TASK A
Show every line of the records below that contains the word "blazer".

ARTICLE

He spent his formative years in Renfrew, Ontario (and renamed it as "Blairlogie", in his novel What's Bred in the Bone); many of the novel's characters are named after families he knew there. He attended Upper Canada College in Toronto from 1926 to 1932 and while there attended services at the Church of St. Mary Magdalene.[3] He would later leave the Presbyterian Church and join Anglicanism over objections to Calvinist theology. Davies later used his experience of the ceremonial of High Mass at St. Mary Magdalene's in his novel The Cunning Man.
After Upper Canada College, he studied at Queen's University at Kingston, Ontario, from 1932 until 1935. According to the Queen's University Journal Davies enrolled as a special student not working towards a degree, because he was unable to pass the mathematics component of Queen's entrance exam. At Queen's he wrote for the student paper, The Queen's Journal, where he wrote a literary column. He left Canada to study at Balliol College, Oxford, where he received a BLitt degree in 1938. The next year he published his thesis, Shakespeare's Boy Actors, and embarked on an acting career outside London. In 1940, he played small roles and did literary work for the director at the Old Vic Repertory Company in London. Also that year, Davies married Australian Brenda Mathews, whom he had met at Oxford, and who was then working as stage manager for the theatre.[2] They spent their honeymoon in the Welsh countryside at Fronfraith Hall, Abermule, Montgomery, the family house owned by Rupert Davies.[4]
Davies's early life provided him with themes and material to which he would often return in his later work, including the theme of Canadians returning to England to finish their education, and the theatre.
Davies and his new bride returned to Canada in 1940, where he took the position of literary editor at Saturday Night magazine. Two years later, he became editor of the Peterborough Examiner in the small city of Peterborough, Ontario, northeast of Toronto. Again he was able to mine his experiences here for many of the characters and situations which later appeared in his plays and novels.[2]
Davies, along with family members William Rupert Davies and Arthur Davies, purchased several media outlets. Along with the Examiner newspaper, they owned the Kingston Whig-Standard newspaper, CHEX-AM, CKWS-AM, CHEX-TV, and CKWS-TV.

Records of spatial reasoning questions
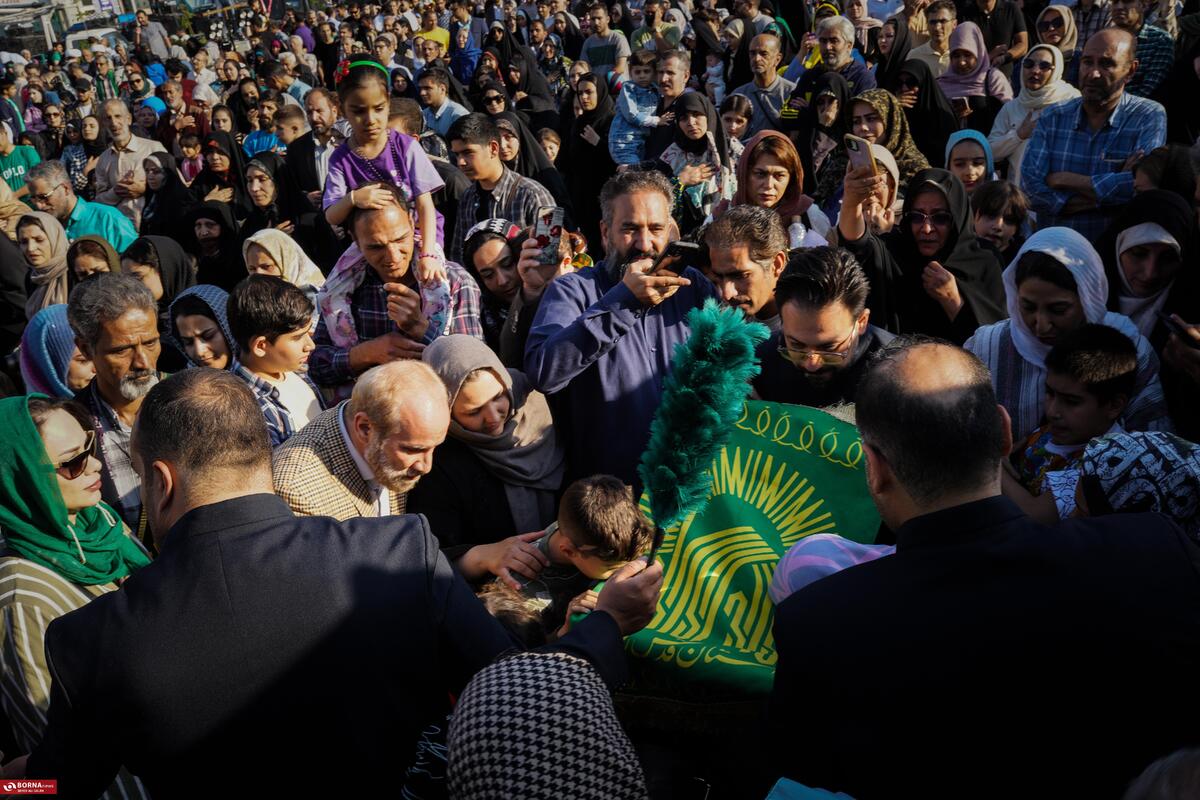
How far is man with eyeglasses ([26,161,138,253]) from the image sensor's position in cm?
713

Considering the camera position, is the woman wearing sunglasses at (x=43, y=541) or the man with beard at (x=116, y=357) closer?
the woman wearing sunglasses at (x=43, y=541)

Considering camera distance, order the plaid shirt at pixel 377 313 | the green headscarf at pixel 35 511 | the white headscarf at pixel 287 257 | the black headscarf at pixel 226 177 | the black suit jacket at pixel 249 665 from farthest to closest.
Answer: the black headscarf at pixel 226 177 → the white headscarf at pixel 287 257 → the plaid shirt at pixel 377 313 → the green headscarf at pixel 35 511 → the black suit jacket at pixel 249 665

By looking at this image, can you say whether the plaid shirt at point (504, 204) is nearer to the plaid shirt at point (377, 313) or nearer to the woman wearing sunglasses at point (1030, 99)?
the plaid shirt at point (377, 313)

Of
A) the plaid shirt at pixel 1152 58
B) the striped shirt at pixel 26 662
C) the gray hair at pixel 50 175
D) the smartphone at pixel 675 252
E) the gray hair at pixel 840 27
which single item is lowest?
the striped shirt at pixel 26 662

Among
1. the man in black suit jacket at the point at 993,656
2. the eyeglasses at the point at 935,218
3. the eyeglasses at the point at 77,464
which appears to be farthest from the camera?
the eyeglasses at the point at 935,218

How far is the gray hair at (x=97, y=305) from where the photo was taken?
3539 mm

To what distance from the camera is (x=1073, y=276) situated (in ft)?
10.6

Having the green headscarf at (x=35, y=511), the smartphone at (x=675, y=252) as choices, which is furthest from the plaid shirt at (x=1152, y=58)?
the green headscarf at (x=35, y=511)

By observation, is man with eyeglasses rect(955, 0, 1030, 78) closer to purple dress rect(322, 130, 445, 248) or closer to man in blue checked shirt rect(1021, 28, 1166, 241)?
man in blue checked shirt rect(1021, 28, 1166, 241)

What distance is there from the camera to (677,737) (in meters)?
2.48

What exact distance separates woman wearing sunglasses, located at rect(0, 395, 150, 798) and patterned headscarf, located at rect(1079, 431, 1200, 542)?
252cm

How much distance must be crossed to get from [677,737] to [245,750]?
1.15 metres

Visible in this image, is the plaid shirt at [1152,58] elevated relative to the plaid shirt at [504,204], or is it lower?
elevated

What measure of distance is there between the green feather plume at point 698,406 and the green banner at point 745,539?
24 cm
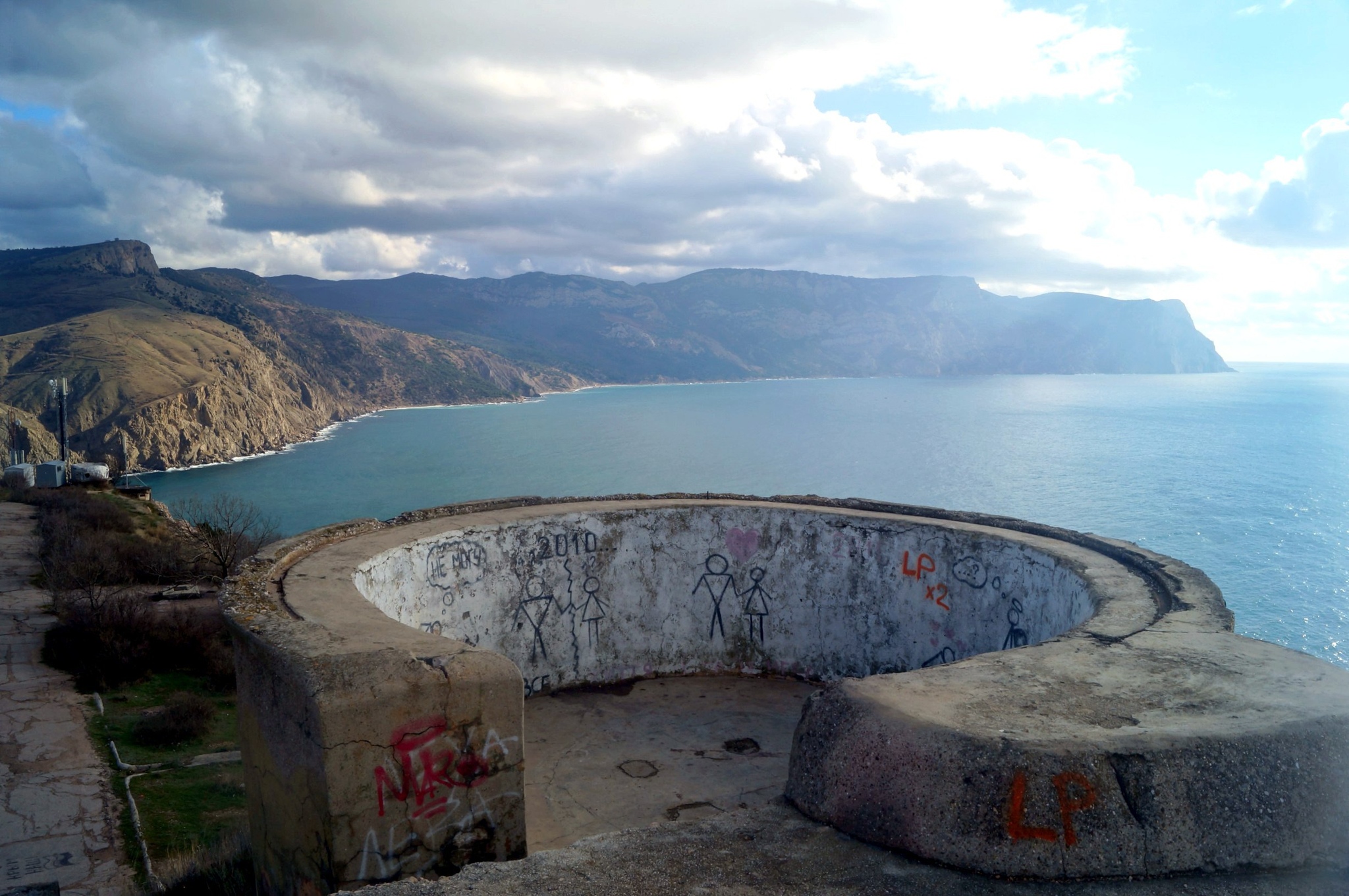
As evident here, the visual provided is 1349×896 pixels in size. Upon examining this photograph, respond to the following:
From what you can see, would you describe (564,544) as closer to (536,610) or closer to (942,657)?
(536,610)

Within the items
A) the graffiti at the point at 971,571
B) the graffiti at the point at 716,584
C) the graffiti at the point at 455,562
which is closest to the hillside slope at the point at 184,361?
the graffiti at the point at 455,562

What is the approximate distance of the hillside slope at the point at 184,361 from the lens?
6375 cm

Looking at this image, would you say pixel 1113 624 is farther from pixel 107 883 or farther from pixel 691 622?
pixel 107 883

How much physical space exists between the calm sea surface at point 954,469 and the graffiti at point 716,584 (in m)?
25.2

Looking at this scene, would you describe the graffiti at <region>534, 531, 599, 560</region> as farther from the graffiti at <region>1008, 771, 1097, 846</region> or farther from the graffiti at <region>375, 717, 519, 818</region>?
the graffiti at <region>1008, 771, 1097, 846</region>

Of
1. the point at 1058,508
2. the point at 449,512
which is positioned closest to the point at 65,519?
the point at 449,512

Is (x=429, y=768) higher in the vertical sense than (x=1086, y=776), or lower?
lower

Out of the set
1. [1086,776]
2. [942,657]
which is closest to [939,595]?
[942,657]

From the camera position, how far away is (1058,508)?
51062 millimetres

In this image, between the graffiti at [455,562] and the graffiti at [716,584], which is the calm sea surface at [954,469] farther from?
the graffiti at [455,562]

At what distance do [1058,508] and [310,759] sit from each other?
52598 mm

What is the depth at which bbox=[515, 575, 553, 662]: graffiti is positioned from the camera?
1154 cm

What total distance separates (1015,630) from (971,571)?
3.26 feet

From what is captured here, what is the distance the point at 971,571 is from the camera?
11.1m
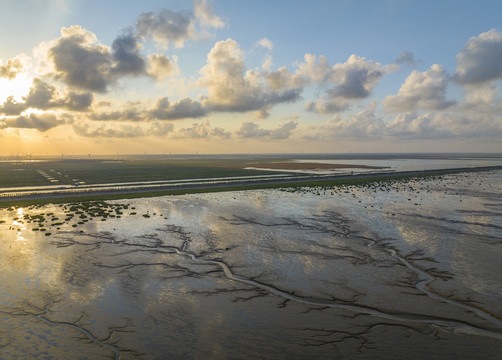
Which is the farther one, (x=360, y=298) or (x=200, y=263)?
(x=200, y=263)

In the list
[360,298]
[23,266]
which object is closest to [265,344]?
[360,298]

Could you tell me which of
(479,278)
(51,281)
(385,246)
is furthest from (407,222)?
(51,281)

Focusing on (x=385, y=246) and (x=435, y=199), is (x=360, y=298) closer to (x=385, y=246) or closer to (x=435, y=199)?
(x=385, y=246)

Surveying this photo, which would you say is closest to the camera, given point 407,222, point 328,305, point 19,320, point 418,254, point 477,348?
point 477,348

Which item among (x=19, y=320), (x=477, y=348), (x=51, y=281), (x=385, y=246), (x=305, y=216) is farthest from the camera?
(x=305, y=216)

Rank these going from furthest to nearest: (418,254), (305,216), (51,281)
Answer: (305,216) < (418,254) < (51,281)

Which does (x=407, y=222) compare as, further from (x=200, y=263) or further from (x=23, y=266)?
(x=23, y=266)
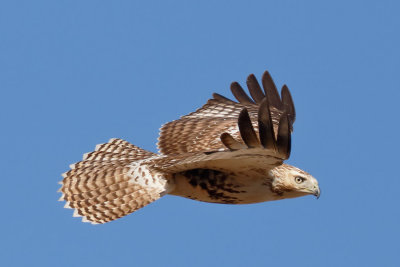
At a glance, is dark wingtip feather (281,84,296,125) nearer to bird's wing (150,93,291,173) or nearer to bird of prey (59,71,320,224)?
bird of prey (59,71,320,224)

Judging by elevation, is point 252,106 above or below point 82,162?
above

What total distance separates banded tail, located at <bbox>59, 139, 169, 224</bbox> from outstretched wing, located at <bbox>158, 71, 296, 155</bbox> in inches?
37.0

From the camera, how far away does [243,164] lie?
8469mm

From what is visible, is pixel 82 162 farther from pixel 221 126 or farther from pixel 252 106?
pixel 252 106

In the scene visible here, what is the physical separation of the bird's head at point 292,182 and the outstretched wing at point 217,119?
110 cm

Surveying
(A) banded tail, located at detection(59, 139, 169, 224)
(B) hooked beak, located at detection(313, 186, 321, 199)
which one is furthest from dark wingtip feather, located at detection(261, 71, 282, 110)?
(A) banded tail, located at detection(59, 139, 169, 224)

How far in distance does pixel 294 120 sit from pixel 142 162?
2488 millimetres

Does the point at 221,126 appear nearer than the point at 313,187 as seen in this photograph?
No

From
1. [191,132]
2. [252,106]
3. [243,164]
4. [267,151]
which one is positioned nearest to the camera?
[267,151]

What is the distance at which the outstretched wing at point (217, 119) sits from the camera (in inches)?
395

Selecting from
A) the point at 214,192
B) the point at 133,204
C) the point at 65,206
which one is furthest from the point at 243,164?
the point at 65,206

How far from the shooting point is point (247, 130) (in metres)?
7.55

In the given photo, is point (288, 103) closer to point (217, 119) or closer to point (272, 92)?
point (272, 92)

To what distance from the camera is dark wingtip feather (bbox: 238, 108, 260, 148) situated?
7.43 metres
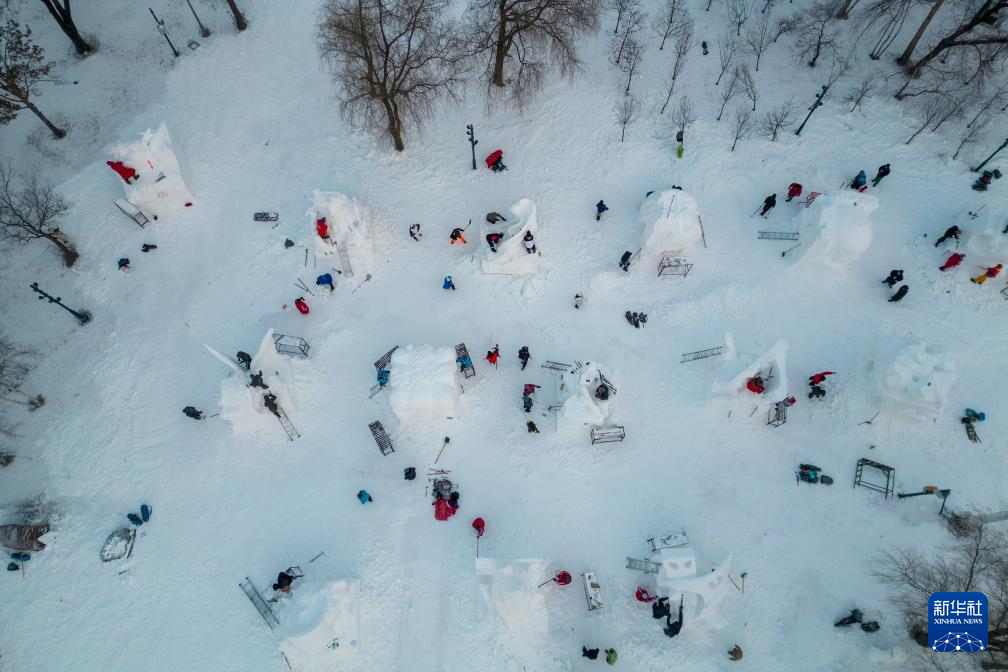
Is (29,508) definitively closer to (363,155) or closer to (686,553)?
(363,155)

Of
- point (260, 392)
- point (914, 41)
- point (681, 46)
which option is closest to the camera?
point (260, 392)

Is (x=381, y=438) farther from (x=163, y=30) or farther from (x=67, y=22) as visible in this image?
(x=67, y=22)

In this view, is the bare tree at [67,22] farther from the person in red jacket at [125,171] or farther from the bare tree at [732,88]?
the bare tree at [732,88]

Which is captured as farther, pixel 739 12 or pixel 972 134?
pixel 739 12

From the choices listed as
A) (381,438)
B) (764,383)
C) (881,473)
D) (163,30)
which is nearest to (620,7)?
(764,383)

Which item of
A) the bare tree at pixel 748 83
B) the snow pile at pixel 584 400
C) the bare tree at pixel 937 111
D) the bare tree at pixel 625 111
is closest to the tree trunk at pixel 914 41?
the bare tree at pixel 937 111

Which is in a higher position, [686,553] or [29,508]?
[686,553]

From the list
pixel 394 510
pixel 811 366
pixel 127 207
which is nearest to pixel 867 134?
pixel 811 366
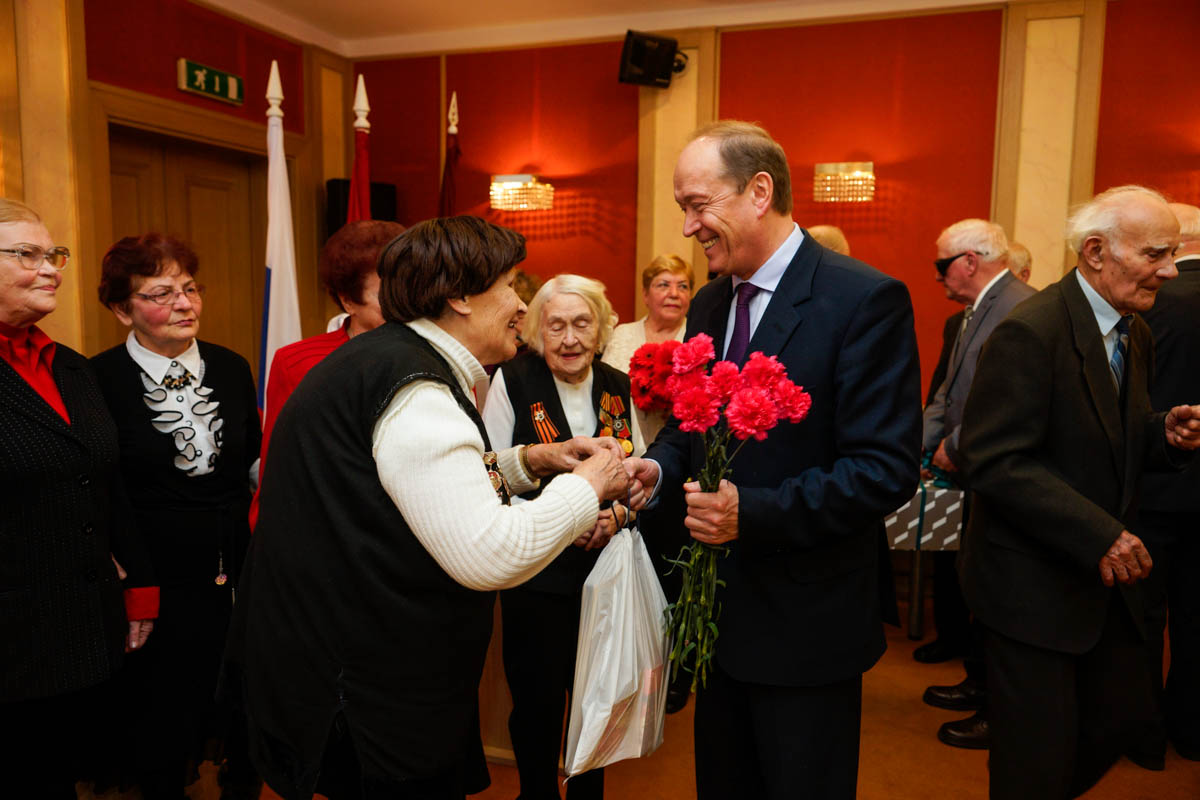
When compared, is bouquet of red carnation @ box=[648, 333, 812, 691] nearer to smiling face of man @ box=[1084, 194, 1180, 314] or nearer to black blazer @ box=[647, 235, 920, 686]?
black blazer @ box=[647, 235, 920, 686]

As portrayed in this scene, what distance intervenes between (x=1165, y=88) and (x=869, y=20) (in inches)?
70.3

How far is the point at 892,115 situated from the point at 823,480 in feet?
15.3

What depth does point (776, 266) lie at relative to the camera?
1.67m

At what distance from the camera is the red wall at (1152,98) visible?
491 cm

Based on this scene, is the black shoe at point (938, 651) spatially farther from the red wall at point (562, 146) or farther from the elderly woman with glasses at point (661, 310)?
the red wall at point (562, 146)

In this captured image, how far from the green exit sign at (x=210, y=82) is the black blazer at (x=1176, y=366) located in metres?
5.26

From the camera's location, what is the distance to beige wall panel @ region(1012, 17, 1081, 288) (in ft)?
16.7

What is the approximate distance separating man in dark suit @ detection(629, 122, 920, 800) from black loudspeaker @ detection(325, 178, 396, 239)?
16.4 ft

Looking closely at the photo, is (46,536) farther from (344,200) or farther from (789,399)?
(344,200)

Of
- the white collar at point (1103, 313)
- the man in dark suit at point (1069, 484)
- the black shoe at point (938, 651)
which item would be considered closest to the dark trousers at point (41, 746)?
the man in dark suit at point (1069, 484)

TASK B
Write out the passage on Davies above, starting at "Davies and his" and ending at "CHEX-TV, and CKWS-TV.", and switch "Saturday Night" to "Sunday Morning".

COMPLETE RESPONSE A
When compared, is bouquet of red carnation @ box=[648, 333, 812, 691] nearer to smiling face of man @ box=[1084, 194, 1180, 314] or nearer to black blazer @ box=[647, 235, 920, 686]?
black blazer @ box=[647, 235, 920, 686]
In this captured image, how far from the green exit sign at (x=210, y=82) is the black blazer at (x=1176, y=366) located in metres?

COMPLETE RESPONSE B
Davies and his new bride returned to Canada in 1940, where he took the position of literary editor at Sunday Morning magazine. Two years later, he became editor of the Peterborough Examiner in the small city of Peterborough, Ontario, northeast of Toronto. Again he was able to mine his experiences here for many of the characters and situations which later appeared in his plays and novels.[2]
Davies, along with family members William Rupert Davies and Arthur Davies, purchased several media outlets. Along with the Examiner newspaper, they owned the Kingston Whig-Standard newspaper, CHEX-AM, CKWS-AM, CHEX-TV, and CKWS-TV.